How to determine if $ \int_0^1 \frac{(\ln x)^5}{\sqrt{ x}}\mathrm dx$ diverges or converges without calculating the integral itself

Question

I'm new here and I hope I follow the rules of asking a question correctly.

This integral $$ \int_0^1 \frac{(\ln x)^5}{\sqrt x} \mathrm dx$$ is giving me a hard time proving divergence or convergence.

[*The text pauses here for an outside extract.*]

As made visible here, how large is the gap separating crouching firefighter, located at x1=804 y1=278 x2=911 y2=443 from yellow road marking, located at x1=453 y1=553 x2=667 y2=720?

Can you guys help me? Thanks in advance! <3

Answer 1

Make the substitution $y=-\ln x$. Then the integral equals $$-\int_0^\infty y^5e^{-y/2}\,dy$$ whose convergence/divergence seems much more obvious...

Answer 2

Consider the integrand $-\dfrac{(\ln x)^{5}}{\sqrt{x}}=\dfrac{(\ln x^{-1})^{5}}{\sqrt{x}}$, we know that for large $u>0$, $\ln u<u^{1/20}$, so for small $x>0$, we have $(\ln x^{-1})^{5}<x^{-1/4}$, then $\dfrac{(\ln x^{-1})^{5}}{\sqrt{x}}<\dfrac{1}{x^{3/4}}$ and we know that $\displaystyle\int_{0}^{\eta}\dfrac{1}{x^{3/4}}dx<\infty$.

Answer 3

The trick is use limit comparison test with

$$\frac{1}{x^{\frac{1+\frac12}{2}}}=\frac{1}{x^{\frac{3}{4}}}$$

Indeed $\int_0^1 \frac{1}{x^\frac34} \mathrm dx$ converges and since $\forall a>0$ and n we have that

$$x^a\log^n x \to 0$$

in this case we have

$$\frac{\frac{(\ln x)^5}{\sqrt x}}{\frac1{x^\frac34}}=x^\frac14\ln^5x\to0$$

and thus $\int_0^1 \frac{(\ln x)^5}{\sqrt x} \mathrm dx$ concerges too.